Strength Renewed: Construction and Conservation of the Big Buddha in Hong Kong
The Big Buddha at the Po Lin Monastery on the Lantau Island is one of the most visited sights in Hong Kong. The monumental bronze statue weighs 250 tonnes and measures 34 metres in height including the lotus pedestal and base. Facing north, the Big Buddha is situated about 500 meters above the sea level on the Muk Yue Mountain. It represents Shakyamuni Buddha, founder of Buddhism, sitting cross-legged and looking down upon the earth. Solemn, benevolent, and majestic, the Big Buddha holds up his right hand and faces the palm outward, in the gesture of fearlessness. His left hand rests on the lap, in the gesture of granting boons. Despite the fact that the Big Buddha was only completed in 1989 and consecrated in 1993, this religious statue has become a timeless landmark of Hong Kong as an international financial and trade centre.

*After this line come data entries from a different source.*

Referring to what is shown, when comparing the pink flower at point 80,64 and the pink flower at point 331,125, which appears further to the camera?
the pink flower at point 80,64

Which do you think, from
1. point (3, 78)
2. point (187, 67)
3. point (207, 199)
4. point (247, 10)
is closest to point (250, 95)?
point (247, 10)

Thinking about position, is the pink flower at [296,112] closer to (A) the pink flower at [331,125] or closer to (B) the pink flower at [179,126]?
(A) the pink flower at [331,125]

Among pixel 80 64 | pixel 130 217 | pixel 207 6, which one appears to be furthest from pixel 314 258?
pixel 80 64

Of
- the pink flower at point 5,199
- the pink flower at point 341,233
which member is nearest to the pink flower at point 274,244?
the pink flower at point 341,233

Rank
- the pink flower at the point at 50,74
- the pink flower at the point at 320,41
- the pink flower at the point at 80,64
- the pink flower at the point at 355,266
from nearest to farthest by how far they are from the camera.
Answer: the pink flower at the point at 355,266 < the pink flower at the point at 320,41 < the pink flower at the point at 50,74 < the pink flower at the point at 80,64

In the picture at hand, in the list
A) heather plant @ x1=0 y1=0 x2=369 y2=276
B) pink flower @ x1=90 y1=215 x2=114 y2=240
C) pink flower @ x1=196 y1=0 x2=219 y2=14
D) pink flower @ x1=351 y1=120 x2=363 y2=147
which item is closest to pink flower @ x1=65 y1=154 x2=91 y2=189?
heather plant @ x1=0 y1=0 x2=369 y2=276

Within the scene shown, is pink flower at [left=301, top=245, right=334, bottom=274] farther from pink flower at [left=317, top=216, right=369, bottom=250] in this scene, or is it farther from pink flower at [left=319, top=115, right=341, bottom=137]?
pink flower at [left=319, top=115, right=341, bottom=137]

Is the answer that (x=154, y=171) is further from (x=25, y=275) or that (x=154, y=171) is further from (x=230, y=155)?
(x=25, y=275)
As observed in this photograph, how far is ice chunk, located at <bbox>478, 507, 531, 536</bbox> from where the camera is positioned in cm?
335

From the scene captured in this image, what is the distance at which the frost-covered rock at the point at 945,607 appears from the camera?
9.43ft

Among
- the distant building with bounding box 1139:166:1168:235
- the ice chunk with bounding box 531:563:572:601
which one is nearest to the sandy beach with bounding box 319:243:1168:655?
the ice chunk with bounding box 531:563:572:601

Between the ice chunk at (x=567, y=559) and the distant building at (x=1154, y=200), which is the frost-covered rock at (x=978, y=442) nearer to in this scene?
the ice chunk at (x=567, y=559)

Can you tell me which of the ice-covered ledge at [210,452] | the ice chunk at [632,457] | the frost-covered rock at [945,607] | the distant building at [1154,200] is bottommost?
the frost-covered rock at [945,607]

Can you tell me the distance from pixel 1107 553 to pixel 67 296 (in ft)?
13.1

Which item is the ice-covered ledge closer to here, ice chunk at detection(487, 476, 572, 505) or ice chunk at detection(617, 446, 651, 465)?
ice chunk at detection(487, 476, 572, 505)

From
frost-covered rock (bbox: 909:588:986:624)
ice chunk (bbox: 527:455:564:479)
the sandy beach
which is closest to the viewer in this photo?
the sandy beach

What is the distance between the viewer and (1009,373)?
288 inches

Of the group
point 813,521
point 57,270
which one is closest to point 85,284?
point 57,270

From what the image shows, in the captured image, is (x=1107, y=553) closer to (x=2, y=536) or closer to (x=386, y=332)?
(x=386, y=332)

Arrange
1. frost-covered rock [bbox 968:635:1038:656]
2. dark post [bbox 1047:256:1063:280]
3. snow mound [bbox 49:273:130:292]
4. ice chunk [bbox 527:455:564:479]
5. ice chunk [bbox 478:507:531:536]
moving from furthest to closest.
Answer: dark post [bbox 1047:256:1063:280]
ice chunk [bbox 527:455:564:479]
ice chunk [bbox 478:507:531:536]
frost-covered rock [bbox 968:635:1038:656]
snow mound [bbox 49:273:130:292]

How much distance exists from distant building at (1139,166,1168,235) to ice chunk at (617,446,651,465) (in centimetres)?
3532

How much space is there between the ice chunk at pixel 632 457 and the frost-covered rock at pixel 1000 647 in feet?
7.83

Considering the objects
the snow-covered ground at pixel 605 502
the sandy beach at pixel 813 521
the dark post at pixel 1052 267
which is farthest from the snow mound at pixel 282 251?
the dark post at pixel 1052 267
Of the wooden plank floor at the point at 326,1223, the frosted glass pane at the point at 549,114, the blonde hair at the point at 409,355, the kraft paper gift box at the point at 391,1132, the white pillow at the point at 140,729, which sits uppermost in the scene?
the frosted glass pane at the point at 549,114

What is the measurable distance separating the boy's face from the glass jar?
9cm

Over the years, large green powdery patches have emerged on the surface of the Big Buddha and masked its original bronze colour, and the protective coatings have begun to erode (1). In June 2020, the Big Buddha was closed for conservation. The objective is to remove the green patina and red oxide layers underneath, restore its original colour, and apply new protective coatings. The aim is the same as conserving ancient heritage, that is to maintain the physical and cultural characteristics of the object, to ensure its value is not diminished and continues to benefit the present and future generations. While for many, the Big Buddha is a famous tourist site, this article situates the Big Buddha in the history of Buddhist art as well as the history of Hong Kong. It explores the artistic, religious, technological, and social value of the Big Buddha and highlights its significance as a cultural property of Hong Kong.